**Set task:** Find every line in the listing below that contains the string "true" and copy each of those lines.

**Saved data entries:**

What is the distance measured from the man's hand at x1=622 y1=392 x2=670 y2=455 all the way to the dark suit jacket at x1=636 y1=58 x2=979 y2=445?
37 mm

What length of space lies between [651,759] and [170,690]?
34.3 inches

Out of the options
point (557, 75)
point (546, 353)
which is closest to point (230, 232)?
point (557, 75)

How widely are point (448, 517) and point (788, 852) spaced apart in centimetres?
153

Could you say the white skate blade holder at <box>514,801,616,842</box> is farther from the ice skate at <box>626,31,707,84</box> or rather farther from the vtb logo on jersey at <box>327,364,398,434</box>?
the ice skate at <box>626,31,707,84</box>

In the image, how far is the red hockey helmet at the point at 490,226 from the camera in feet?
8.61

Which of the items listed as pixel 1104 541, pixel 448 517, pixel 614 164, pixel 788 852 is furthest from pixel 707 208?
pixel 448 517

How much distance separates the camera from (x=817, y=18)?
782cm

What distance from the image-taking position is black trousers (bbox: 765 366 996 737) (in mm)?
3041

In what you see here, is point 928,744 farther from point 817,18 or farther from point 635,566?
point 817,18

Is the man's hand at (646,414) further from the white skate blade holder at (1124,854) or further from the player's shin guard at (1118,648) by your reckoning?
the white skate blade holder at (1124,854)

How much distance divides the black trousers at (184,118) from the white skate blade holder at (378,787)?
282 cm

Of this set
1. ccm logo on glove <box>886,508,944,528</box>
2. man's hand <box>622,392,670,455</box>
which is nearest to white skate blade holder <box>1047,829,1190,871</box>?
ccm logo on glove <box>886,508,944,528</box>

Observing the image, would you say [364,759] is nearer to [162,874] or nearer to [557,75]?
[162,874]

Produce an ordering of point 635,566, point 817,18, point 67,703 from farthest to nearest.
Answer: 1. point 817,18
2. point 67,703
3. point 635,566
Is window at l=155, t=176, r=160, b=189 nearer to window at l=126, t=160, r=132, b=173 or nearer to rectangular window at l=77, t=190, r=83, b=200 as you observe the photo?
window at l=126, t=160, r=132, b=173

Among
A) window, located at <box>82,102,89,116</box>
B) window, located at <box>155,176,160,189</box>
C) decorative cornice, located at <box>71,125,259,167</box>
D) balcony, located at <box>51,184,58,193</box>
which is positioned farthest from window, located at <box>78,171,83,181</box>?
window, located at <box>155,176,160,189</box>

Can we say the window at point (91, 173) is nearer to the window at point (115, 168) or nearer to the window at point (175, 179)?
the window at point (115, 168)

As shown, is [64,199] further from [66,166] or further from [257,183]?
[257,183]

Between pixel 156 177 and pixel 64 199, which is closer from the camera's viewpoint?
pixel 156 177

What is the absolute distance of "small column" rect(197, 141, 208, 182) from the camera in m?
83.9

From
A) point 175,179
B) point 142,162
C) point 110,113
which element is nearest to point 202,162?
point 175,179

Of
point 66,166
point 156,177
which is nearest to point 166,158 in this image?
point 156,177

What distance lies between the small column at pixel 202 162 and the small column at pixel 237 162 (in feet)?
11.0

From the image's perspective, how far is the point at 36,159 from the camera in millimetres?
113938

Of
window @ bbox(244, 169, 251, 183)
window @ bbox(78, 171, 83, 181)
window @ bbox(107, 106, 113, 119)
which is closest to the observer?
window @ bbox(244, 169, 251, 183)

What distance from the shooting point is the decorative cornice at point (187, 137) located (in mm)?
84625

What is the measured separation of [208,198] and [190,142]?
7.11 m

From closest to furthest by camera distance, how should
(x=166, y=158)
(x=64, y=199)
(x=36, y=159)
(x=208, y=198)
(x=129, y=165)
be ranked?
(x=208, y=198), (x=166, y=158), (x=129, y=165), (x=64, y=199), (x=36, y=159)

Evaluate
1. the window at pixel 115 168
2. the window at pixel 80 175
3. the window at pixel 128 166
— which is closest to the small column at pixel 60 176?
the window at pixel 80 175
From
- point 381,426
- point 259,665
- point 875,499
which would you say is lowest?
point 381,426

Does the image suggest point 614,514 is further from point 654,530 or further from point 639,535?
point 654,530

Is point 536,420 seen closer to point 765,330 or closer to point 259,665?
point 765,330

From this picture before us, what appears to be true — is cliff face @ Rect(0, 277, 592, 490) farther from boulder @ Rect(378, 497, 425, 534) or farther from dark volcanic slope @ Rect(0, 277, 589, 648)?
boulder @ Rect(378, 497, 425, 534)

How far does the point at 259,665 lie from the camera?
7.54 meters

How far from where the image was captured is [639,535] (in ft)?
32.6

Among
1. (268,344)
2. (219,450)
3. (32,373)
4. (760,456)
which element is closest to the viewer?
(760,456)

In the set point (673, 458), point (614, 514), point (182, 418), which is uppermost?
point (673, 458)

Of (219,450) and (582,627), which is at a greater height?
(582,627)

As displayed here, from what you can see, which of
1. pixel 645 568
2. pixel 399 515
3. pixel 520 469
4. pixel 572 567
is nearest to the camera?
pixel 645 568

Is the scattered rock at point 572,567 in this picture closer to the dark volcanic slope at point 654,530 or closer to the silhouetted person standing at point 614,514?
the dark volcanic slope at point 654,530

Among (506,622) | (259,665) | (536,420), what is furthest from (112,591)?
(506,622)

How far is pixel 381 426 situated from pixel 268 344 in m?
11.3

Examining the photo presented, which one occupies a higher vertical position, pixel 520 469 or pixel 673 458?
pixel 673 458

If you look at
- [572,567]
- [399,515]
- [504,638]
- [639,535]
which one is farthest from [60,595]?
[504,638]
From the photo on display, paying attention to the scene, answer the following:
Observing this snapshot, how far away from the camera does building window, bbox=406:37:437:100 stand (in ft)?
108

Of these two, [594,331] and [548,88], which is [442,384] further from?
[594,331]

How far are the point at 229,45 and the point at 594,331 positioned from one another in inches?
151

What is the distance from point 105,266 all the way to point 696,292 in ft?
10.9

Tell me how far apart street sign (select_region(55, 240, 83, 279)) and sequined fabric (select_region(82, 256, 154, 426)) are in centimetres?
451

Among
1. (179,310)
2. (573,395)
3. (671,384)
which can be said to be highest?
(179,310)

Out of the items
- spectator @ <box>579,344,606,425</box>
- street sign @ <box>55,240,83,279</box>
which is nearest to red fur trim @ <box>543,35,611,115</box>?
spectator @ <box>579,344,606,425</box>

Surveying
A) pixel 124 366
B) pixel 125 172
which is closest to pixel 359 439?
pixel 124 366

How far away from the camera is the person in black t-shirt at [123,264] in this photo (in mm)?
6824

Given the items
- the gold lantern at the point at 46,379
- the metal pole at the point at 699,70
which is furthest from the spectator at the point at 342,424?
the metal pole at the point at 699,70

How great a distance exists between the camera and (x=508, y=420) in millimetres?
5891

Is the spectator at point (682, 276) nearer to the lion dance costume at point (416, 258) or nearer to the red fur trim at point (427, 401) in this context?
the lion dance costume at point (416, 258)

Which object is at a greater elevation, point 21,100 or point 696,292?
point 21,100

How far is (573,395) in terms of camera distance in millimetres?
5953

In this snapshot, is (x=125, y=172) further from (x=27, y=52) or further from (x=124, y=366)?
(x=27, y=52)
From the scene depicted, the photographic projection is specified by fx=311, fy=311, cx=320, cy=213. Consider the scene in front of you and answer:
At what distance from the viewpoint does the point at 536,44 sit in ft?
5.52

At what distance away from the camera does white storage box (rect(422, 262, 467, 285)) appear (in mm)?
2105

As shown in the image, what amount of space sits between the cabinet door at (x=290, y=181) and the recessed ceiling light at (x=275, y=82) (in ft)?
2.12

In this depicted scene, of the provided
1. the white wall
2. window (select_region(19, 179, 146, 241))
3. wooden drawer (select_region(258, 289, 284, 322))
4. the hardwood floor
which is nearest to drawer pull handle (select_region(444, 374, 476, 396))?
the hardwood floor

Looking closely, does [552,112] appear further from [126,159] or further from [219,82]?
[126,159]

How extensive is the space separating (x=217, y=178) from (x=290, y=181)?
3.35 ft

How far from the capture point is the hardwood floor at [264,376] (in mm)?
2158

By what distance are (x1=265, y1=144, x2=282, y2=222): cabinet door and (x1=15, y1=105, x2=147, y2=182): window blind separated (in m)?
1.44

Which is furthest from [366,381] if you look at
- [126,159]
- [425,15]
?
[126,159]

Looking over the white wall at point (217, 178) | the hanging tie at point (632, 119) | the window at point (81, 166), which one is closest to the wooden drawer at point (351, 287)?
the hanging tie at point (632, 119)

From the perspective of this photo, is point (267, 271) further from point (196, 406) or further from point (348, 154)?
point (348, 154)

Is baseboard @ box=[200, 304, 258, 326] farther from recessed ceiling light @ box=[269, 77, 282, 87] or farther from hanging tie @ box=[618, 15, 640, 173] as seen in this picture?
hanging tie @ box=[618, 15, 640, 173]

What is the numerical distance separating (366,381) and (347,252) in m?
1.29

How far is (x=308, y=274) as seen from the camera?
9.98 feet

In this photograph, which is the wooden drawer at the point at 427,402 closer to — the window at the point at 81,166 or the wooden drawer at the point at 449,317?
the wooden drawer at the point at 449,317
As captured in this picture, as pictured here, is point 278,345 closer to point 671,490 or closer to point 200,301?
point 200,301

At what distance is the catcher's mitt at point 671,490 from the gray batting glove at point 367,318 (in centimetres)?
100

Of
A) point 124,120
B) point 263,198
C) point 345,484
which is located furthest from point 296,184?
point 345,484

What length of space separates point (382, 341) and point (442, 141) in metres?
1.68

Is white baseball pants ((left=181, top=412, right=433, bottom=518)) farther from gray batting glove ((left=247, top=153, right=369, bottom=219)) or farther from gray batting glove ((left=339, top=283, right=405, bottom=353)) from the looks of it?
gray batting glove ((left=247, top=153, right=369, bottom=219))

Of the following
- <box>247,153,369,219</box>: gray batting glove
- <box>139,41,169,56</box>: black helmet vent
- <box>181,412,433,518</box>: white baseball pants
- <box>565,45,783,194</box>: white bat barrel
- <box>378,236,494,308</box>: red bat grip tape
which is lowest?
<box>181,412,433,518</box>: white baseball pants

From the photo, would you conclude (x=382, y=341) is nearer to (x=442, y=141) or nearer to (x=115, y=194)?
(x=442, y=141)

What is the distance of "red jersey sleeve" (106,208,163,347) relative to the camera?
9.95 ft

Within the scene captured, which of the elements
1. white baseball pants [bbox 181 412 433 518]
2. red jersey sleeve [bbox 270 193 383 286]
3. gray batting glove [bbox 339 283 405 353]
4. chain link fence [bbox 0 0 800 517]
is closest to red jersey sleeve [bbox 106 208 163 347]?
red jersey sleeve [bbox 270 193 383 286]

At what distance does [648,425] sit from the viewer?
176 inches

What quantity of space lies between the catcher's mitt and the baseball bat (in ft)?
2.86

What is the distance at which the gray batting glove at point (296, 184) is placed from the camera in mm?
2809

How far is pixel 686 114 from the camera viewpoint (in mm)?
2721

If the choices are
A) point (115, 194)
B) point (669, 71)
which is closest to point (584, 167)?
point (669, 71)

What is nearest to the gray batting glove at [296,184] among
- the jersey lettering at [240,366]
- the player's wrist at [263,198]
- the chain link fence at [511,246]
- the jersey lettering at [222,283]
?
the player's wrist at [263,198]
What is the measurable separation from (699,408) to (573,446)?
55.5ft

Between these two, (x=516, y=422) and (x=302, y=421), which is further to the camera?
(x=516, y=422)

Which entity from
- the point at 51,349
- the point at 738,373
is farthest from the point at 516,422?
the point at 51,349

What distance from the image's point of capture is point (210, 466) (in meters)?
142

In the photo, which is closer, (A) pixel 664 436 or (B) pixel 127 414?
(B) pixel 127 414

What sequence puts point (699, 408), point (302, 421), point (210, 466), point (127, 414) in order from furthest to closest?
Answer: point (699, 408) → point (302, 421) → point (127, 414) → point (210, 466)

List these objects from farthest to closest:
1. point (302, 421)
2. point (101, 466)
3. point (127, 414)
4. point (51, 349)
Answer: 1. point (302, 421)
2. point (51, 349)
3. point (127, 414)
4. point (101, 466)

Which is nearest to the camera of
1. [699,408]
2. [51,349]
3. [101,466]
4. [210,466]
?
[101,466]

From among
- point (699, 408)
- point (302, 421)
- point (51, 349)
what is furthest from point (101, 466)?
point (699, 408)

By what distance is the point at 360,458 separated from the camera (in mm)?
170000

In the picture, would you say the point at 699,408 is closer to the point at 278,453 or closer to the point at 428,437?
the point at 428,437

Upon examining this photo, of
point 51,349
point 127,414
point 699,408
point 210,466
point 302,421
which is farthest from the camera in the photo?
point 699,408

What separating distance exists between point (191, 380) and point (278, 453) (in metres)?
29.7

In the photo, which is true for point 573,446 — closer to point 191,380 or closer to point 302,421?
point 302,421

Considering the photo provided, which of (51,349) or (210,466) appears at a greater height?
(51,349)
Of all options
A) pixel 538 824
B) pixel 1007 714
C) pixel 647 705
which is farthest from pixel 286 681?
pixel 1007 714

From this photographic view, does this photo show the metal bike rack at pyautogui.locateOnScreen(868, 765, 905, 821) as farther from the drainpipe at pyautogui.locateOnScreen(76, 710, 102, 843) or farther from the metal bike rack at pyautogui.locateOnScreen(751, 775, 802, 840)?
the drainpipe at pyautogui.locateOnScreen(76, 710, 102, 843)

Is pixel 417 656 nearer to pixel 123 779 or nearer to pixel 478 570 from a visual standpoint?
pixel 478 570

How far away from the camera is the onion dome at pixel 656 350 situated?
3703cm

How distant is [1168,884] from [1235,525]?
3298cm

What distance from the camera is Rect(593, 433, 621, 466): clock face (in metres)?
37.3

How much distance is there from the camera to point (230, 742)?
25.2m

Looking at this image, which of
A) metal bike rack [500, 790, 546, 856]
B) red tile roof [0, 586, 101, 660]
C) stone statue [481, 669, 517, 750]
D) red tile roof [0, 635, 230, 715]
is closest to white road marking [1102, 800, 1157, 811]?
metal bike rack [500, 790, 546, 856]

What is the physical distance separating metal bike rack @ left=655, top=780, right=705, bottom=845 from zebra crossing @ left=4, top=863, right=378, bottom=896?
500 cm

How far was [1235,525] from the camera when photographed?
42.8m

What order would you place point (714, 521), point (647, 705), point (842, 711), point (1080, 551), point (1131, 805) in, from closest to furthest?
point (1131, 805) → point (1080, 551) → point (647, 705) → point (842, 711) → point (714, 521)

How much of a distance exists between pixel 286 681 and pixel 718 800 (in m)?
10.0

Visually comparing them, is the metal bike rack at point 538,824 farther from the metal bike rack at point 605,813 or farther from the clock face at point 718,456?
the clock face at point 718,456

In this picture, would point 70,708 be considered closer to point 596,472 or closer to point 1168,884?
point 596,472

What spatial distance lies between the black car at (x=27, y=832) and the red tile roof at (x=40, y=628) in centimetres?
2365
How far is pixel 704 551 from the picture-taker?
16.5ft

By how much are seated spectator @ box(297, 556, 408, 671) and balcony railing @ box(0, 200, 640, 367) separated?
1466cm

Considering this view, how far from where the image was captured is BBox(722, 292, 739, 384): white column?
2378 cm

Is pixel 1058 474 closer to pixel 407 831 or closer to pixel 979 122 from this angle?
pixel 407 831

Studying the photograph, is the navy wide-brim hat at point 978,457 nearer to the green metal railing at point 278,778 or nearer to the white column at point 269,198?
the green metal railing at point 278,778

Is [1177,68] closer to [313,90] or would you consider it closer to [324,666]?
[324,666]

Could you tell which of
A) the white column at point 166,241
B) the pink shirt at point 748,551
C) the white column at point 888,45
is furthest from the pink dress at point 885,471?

**Complete answer:**
From this picture before us, what appears to be true — is cliff face @ Rect(0, 277, 592, 490) farther from boulder @ Rect(378, 497, 425, 534) or farther from dark volcanic slope @ Rect(0, 277, 589, 648)?
In the photo, which is true for point 573,446 — closer to point 191,380 or closer to point 302,421?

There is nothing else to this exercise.